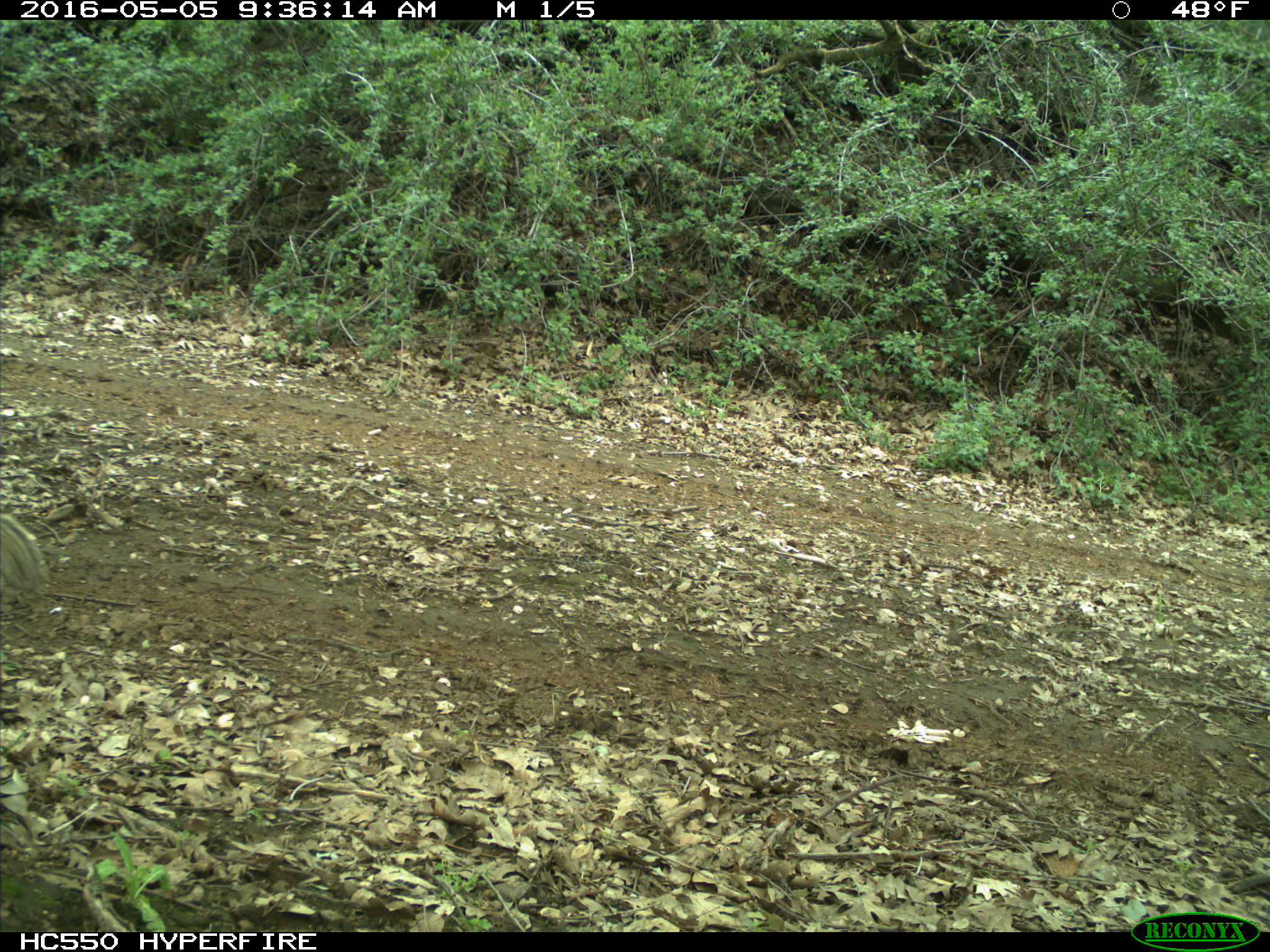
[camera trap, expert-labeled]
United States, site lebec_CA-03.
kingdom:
---
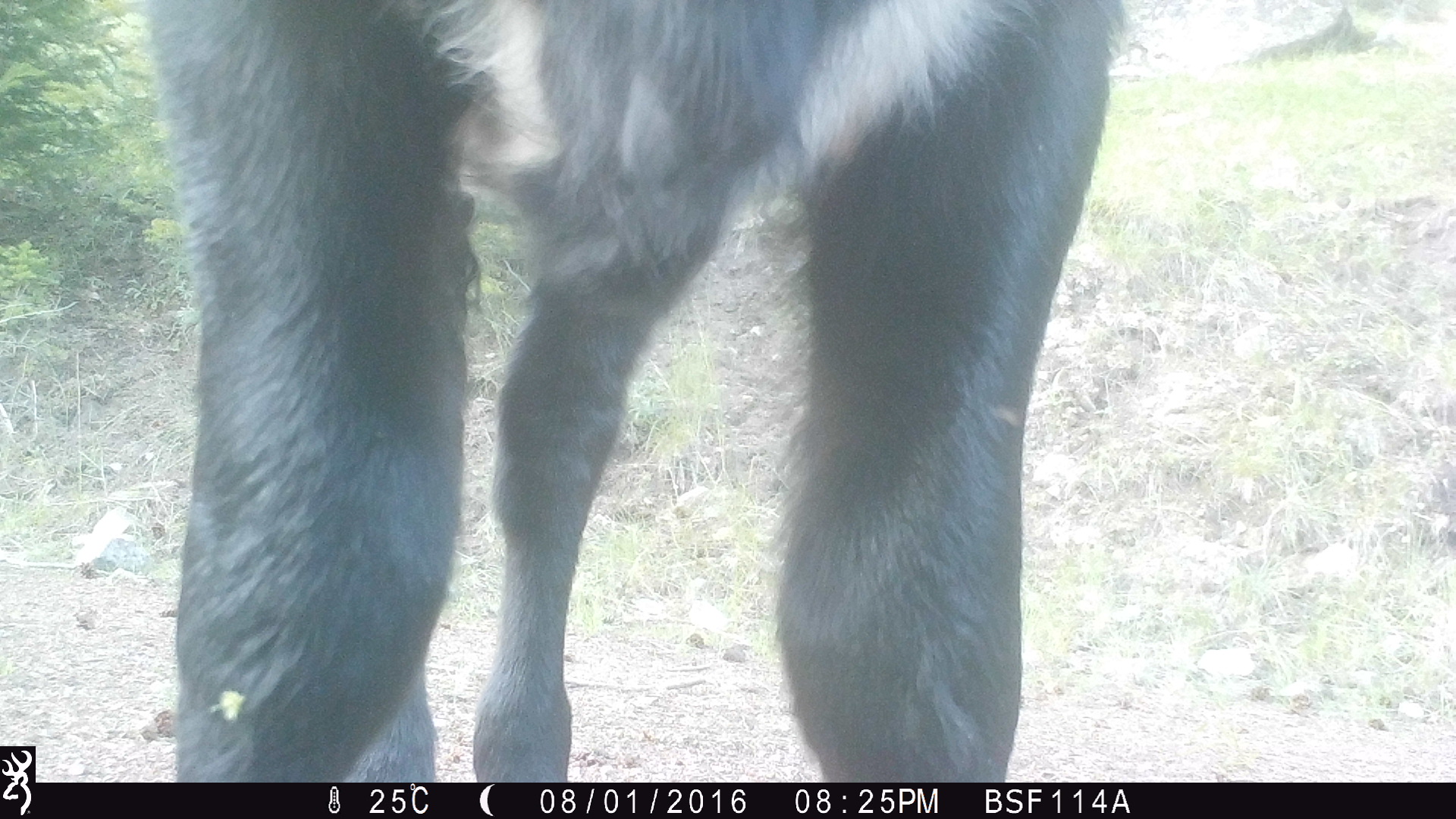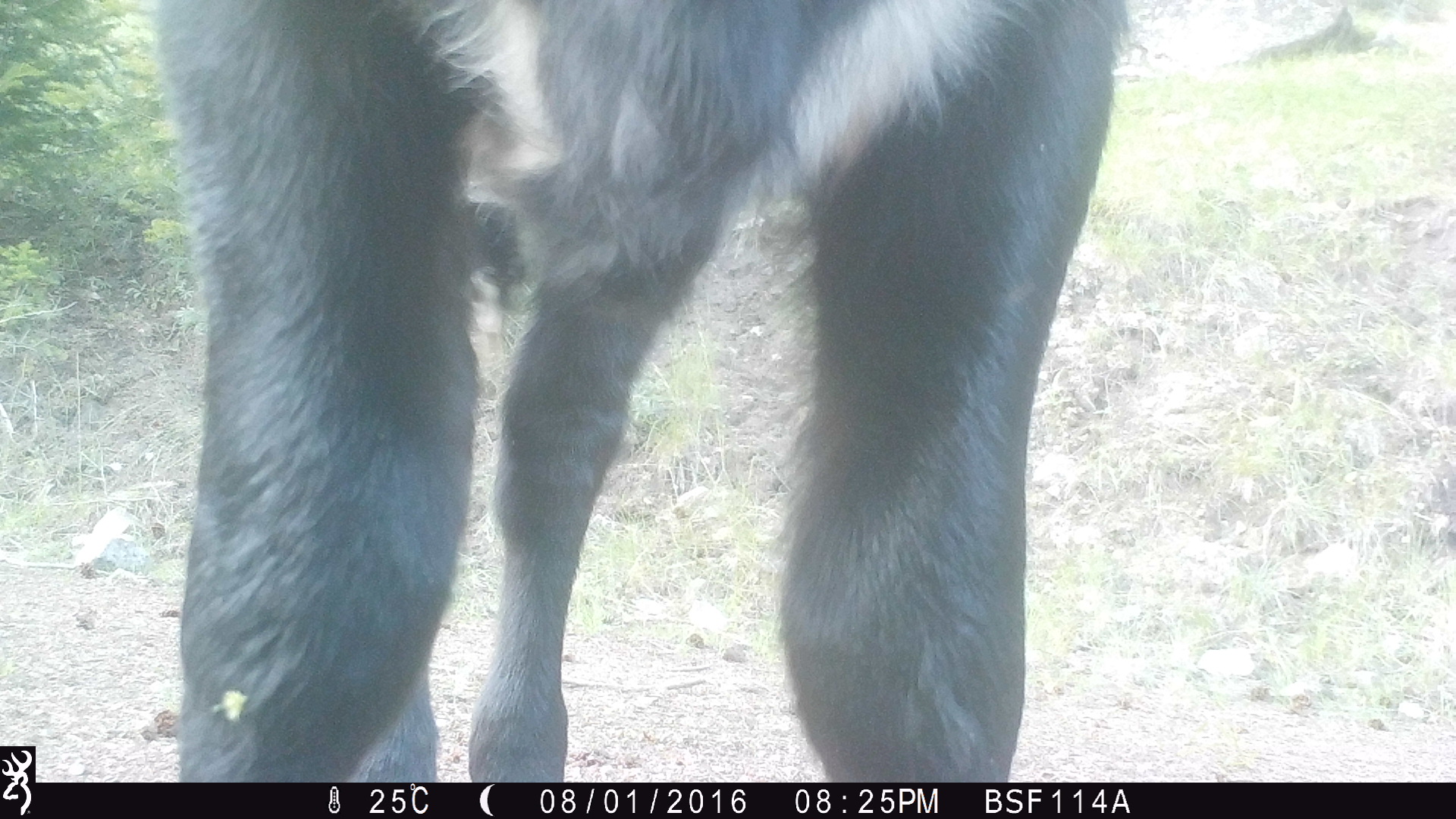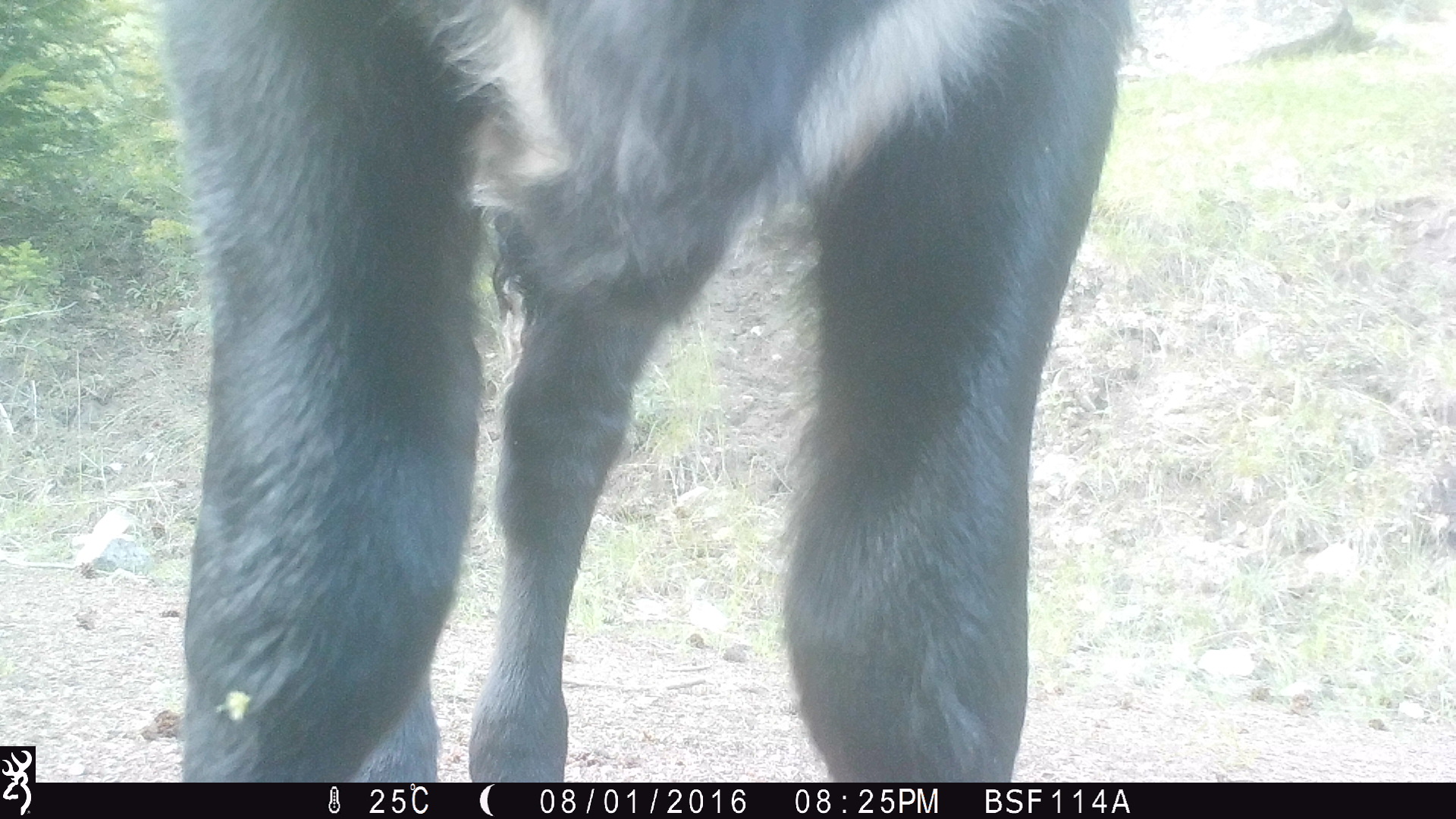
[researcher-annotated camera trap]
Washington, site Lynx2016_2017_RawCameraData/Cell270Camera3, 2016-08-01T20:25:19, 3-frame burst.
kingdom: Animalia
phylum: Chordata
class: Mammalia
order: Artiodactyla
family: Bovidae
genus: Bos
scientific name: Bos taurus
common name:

Aim of the task
What belongs in the answer is each line from the listing above that contains "site".

Exercise response
United States, site lebec_CA-03.
Washington, site Lynx2016_2017_RawCameraData/Cell270Camera3, 2016-08-01T20:25:19, 3-frame burst.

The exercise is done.